用語解説6―15話~17話編

<15話 桜子、男子学生と対決する>用語解説


○図書館

明治32年(1899)、図書館令が公布され、道府県および市町村・私人・学校が図書を蒐集しゅうしゅうして図書館を設置できること、公立図書館は閲覧料を徴収できることが認められた。また、当時の図書館の多くは本の貸出を行なっていなかった(ただし、設立当初から本の貸出を行なっている図書館もあったようである)。

明治41年(1908)、東京市立日比谷図書館が開館。一般人向けの図書館として、新聞閲覧室・児童室・婦人閲覧室などを館内に置いた。

明治43年(1910)には、日比谷図書館が本の館外貸出を開始。

大正時代に入ると、東京市立の図書館だけでなく、各地方の公立図書館でも、閲覧料の無料化を実施する図書館が増えていった。(といっても、全ての図書館が無料化したわけではないし、新聞雑誌閲覧や児童閲覧など一部だけ無料化する図書館もあった)



〇本が読める閲覧室がいくつかあって、一般の閲覧室、女性用の婦人閲覧室、新聞や雑誌が読める新聞雑誌室、子供用の児童閲覧室がある

当時の図書館は、他にも、食堂や喫煙室を設けているところもあったようである。



〇女なんて見栄で女学校に通っているだけで、将来は結婚して家庭に入るのだから、学問なんて不要でしょう

当時の識者たちは、「女子たちは自らの虚栄心と良い結婚相手探しのために学問をしている」という論調で女子教育を批判することが多かった。

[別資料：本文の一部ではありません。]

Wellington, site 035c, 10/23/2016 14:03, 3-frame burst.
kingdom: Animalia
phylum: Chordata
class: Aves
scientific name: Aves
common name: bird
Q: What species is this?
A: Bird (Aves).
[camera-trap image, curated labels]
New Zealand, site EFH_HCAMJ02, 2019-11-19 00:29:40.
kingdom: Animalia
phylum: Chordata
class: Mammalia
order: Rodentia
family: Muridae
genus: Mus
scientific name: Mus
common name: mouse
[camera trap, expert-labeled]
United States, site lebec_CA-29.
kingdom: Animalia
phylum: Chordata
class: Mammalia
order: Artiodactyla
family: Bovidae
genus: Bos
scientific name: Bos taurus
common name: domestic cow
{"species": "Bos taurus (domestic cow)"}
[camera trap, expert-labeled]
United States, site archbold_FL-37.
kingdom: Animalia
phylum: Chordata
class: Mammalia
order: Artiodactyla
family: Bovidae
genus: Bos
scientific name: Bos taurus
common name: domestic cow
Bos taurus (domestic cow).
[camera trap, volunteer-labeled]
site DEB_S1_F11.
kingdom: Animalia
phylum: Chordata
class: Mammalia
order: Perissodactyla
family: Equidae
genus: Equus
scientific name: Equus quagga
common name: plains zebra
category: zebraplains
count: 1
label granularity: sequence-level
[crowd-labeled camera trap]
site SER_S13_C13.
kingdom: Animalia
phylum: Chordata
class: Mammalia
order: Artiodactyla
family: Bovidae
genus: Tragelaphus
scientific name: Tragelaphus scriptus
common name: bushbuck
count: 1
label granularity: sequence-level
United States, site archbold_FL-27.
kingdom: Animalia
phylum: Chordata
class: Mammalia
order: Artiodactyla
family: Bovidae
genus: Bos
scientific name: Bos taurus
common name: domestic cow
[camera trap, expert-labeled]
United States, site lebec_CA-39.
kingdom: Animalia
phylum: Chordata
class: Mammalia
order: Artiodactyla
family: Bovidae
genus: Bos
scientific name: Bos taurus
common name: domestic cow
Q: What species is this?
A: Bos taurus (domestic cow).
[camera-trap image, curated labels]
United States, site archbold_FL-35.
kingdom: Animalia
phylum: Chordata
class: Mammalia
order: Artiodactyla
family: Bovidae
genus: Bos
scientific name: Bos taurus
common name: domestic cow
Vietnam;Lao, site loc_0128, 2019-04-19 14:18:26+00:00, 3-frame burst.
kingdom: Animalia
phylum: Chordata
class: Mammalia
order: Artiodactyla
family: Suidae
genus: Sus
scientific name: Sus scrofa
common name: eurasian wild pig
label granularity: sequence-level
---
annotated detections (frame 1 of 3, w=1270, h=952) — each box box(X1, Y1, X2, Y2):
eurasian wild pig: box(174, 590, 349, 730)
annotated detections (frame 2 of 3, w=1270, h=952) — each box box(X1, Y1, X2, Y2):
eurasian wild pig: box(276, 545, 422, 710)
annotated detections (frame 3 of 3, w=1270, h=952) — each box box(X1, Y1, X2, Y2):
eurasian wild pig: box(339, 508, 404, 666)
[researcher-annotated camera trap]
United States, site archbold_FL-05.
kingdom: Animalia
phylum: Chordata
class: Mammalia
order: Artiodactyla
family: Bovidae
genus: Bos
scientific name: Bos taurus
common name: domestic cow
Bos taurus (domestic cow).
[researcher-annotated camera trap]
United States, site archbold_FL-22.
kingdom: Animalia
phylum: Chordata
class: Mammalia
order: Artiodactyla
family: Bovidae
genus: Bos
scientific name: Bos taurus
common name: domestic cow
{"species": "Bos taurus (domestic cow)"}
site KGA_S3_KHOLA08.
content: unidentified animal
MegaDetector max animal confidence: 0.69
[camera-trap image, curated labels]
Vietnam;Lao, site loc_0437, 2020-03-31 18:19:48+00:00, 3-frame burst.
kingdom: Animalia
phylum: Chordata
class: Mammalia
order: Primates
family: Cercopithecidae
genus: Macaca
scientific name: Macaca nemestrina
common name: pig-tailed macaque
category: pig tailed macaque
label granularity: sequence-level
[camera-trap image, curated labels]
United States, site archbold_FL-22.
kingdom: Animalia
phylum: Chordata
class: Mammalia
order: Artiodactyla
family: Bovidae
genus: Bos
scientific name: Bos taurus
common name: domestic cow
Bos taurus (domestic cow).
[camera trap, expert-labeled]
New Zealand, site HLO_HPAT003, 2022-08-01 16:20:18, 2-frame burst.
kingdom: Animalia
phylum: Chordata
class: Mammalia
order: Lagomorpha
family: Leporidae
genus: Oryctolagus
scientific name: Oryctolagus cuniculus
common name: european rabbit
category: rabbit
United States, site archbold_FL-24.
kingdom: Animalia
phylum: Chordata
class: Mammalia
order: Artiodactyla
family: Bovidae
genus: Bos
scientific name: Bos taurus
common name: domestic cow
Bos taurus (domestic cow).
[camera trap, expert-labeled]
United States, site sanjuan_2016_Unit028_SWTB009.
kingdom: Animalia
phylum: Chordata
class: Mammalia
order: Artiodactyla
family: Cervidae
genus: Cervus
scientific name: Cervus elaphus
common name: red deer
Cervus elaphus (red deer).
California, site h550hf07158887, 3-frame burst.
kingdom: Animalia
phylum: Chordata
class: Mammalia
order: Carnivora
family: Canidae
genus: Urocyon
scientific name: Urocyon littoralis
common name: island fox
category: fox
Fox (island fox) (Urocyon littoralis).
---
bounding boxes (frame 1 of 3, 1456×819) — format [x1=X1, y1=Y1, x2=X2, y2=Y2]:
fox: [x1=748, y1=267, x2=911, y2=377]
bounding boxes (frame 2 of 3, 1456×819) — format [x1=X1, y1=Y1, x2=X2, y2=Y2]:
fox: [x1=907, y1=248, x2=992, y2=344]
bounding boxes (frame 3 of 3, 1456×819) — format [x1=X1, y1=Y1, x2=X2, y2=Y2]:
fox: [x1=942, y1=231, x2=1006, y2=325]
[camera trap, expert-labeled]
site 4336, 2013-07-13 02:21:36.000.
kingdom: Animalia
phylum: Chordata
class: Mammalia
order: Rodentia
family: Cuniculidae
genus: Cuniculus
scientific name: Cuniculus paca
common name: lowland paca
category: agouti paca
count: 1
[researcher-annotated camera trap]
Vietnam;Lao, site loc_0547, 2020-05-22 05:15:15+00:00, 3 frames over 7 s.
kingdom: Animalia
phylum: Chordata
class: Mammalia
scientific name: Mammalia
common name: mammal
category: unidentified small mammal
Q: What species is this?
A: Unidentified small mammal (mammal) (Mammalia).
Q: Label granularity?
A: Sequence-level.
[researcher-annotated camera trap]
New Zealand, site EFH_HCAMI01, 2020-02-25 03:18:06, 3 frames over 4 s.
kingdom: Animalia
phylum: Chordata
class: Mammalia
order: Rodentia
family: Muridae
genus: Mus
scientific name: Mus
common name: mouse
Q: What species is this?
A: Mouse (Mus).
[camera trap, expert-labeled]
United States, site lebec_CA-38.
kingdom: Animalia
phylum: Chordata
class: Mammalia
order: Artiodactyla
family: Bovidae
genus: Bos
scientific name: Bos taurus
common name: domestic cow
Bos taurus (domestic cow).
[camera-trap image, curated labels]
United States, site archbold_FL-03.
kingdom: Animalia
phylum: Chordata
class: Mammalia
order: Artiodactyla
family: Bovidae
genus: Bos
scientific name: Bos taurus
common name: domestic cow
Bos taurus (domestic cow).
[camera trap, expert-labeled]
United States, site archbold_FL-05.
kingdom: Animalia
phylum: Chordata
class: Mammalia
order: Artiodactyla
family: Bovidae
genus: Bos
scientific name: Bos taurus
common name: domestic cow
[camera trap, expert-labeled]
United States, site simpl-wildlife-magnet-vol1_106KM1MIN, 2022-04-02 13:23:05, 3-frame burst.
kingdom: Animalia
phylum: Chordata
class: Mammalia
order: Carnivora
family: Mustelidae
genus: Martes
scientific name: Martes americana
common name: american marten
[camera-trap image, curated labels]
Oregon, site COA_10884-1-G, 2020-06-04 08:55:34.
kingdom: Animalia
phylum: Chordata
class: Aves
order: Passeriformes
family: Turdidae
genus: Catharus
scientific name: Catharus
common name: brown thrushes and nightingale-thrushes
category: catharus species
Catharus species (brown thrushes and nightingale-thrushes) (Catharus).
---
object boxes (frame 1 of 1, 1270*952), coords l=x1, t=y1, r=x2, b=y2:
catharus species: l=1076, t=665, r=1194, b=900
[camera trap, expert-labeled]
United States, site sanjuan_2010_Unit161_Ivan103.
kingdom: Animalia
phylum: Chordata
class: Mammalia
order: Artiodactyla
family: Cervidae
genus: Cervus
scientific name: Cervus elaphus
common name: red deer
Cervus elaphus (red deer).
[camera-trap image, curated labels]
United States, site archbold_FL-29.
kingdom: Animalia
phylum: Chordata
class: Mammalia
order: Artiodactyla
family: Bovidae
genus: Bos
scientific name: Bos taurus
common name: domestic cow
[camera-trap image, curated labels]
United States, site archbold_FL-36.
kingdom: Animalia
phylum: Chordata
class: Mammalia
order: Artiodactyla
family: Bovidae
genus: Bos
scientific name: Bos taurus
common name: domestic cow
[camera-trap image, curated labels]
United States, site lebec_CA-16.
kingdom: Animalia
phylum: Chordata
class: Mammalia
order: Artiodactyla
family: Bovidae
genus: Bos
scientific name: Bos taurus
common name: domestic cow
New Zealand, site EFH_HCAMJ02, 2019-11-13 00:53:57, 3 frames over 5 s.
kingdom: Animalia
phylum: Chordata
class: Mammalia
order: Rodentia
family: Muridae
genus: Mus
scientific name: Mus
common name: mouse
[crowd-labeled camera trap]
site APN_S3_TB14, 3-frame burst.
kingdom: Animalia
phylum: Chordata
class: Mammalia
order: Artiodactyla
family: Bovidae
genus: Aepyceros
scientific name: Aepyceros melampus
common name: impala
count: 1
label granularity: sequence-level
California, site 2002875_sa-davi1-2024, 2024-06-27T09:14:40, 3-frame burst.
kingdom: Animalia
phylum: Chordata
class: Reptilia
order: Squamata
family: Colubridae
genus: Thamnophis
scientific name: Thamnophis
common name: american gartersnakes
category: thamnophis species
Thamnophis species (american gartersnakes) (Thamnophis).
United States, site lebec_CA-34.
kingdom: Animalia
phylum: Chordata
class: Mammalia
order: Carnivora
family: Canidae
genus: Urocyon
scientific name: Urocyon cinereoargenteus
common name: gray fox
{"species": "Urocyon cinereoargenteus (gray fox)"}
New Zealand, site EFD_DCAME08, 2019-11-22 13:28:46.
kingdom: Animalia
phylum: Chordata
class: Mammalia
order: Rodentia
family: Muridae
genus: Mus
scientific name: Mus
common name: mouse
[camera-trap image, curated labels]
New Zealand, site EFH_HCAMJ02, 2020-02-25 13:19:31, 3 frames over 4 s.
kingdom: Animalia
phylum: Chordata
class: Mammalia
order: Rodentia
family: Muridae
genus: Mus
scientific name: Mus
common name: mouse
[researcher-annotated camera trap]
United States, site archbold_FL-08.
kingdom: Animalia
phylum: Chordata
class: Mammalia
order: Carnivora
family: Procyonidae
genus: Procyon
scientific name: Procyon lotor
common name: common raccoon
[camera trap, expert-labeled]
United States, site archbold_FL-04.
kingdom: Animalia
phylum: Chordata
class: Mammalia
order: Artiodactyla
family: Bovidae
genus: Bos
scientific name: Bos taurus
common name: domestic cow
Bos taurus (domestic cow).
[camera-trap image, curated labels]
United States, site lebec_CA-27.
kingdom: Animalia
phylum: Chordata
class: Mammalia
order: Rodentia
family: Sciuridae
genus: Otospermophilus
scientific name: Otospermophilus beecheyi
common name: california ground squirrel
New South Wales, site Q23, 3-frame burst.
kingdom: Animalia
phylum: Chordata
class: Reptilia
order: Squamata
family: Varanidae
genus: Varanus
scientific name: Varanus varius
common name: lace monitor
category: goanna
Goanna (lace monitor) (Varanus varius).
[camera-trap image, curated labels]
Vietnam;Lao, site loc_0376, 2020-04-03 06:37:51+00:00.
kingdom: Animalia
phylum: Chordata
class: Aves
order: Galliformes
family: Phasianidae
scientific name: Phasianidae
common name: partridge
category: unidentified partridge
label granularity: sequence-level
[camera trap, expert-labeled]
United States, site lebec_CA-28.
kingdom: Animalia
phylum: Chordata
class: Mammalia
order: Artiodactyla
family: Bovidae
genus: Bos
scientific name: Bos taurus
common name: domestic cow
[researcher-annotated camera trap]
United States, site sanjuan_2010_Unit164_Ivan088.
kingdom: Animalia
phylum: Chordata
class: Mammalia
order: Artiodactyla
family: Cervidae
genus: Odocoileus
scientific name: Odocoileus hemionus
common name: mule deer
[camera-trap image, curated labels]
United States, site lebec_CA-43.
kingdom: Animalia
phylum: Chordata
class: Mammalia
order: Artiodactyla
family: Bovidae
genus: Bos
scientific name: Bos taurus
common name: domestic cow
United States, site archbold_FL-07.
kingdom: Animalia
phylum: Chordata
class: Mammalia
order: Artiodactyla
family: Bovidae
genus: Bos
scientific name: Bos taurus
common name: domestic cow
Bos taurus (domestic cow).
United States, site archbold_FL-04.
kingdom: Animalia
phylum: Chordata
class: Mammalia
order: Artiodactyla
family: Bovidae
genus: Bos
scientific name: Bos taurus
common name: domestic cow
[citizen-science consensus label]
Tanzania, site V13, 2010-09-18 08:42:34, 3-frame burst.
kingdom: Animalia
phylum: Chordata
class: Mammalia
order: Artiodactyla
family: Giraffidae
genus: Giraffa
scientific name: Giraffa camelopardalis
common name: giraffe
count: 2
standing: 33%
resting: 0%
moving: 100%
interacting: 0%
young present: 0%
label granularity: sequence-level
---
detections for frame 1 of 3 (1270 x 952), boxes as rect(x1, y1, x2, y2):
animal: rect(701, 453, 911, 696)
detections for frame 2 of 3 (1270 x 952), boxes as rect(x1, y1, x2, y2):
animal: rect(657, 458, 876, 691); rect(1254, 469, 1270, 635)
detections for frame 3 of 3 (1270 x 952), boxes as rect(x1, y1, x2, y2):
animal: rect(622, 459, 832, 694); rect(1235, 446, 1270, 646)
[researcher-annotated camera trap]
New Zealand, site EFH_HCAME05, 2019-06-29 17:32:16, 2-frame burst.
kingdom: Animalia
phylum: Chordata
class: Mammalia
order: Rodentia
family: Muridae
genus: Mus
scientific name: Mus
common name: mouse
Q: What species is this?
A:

紅鹿子という人物が『中央公論』(1905年3月号)に載せた記事には、「女子大学生の名を便たよりに男子の注目を惹かう、忌憚きたんなく云えば惚れて貰はうとの野心がある、その野心がそもそもの誤解である」とある。

特にミッション系の学校に通う女学生が、「良妻賢母」からかけ離れた「堕落女学生」として結びつけられることが多かったようである。

当時の人たちは、「女学生たちが、裁縫や家事などの女子に必要な知識をおろそかにして、非実用的な学問やハイカラ文化に興味を示すのは軽薄だ」と考える傾向があったようだ。

参考:『女学校と女学生 教養・たしなみ・モダン文化』(著・稲垣恭子 出版・中公新書)






<16話 柊子と柚兄様>用語解説


〇福沢諭吉もこう言っているではありませんか。『一身独立して一国独立す』と

国民の一人一人が自立し、学問をして賢くならなければ、日本は近代国家として自立できない、という意味。

また、福沢諭吉は「官私を問わずまず自己の独立を謀り、余力あらば他人の独立を助け成すべし。父兄は子弟に独立を教え、教師は生徒に独立を勧め、士農工商ともに独立して国を守らざるべからず」とも述べている。





<17話 恋愛をしたら不良!?>用語解説


〇恋愛なんて、堕落した女学生と不良の男子学生がすることです!

当時、恋愛で身を持ち崩す女学生のことを「堕落女学生」と呼び、そんな女学生を誘惑する男子学生を「不良学生」と呼んだ。

新聞でも女学生がらみの恋愛スキャンダルを取り上げ、人々は「女学生はおしゃれなどで外見を飾る虚栄心のせいで、男に誘惑されて堕落していくのだ」などと侮蔑した。

参考:『女学校と女学生 教養・たしなみ・モダン文化』



〇恋愛小説なんて教育に悪い本、学生が読むのを禁止すべきだ!

明治期には、実際に、全国高等女学校校長会議で、「女学生が小説を読むのはいっさい禁止!」という方針を出している。

教科書以外の本を学校に持って来るのはダメで、見つかったら叱られる……ということもあったようである。

図書館に行って小説を読もうとしても、またもや「女が図書館へ行くなんて虚栄心うんぬん……」と批判される始末だった。

しかし、少女たちの文学への熱望が高まり、少女雑誌が次々と刊行されるようになっていくと、学校側も「小説は全面的に禁止!」とは言えなくなっていった。教育者側も「読書が彼女たちにとって有益になるように教育していくのがいいのではないか」と考える人が増えていったようである。

ただ、1920~30年代になっても、相変わらず「恋愛小説は禁止!」と言っている学校もあったようだが……。